Crises econômicas, desemprego, o trabalho infantil, a falta de esperança, as violências, a falta de estrutura nas escolas e nos hospitais, o risco de perder a casa, as guerras, a fome, a ausência de lazer e cultura… Tudo isso e mais um pouco se reflete no cotidiano das crianças. Elas, que com o passar dos anos vão descobrindo como o mundo real funciona, vêm tendo esses processos acelerados, em que o lúdico é quase ou totalmente inexistente. Realidades nuas e cruas são apresentadas muito cedo tornando natural a violência e a ausência de dignidade.
Como se viver em sociedade significasse não ter direitos respeitados. Há quem pense que elas devem sim perceber que a “realidade é dura” e que “estejam preparadas para o pior porque o mundo é assim”… Evidências mostram que essas não são as melhores maneiras de apresentar a realidade. Pode até parecer contraditório, mas é justamente na fantasia, no lúdico, no espaço de leveza, que as crianças encontram compreensão das inúmeras possibilidades de resolver problema. É nesse mundo mágico e sem preocupações com o real, que elas constroem suas próprias ferramentas para transformar a prática.
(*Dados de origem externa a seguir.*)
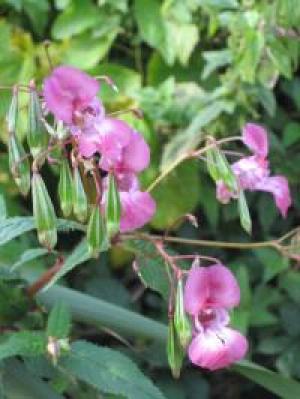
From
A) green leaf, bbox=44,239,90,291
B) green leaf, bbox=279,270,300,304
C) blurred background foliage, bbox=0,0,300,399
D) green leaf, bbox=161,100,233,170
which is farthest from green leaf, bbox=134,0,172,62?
green leaf, bbox=44,239,90,291

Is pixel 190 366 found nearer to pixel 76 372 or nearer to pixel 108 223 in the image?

Quem não encontra lugar para isso, dificilmente se sentirá seguro e receptivo às adversidades do mundo e do outro.
São tantos os problemas hoje que pouco se dá prioridade em ouvir a opinião das crianças com relação ao que vivem. Ter o medo como companheiro tem feito parte do existir nas infâncias. Não só nas grandes cidades. As crianças do campo, da floresta, as que vivem em regiões de conflito, as que tentam migrar, são muitas as realidades e faces de tensão nesses futuros adultos. O medo real não é o mesmo sentido em uma história no livro infantil, nos desenhos animados ou em uma brincadeira. As sensações de riscos tiram das crianças a esperança e o encantamento tão necessários para uma vida de alegrias no presente e no futuro.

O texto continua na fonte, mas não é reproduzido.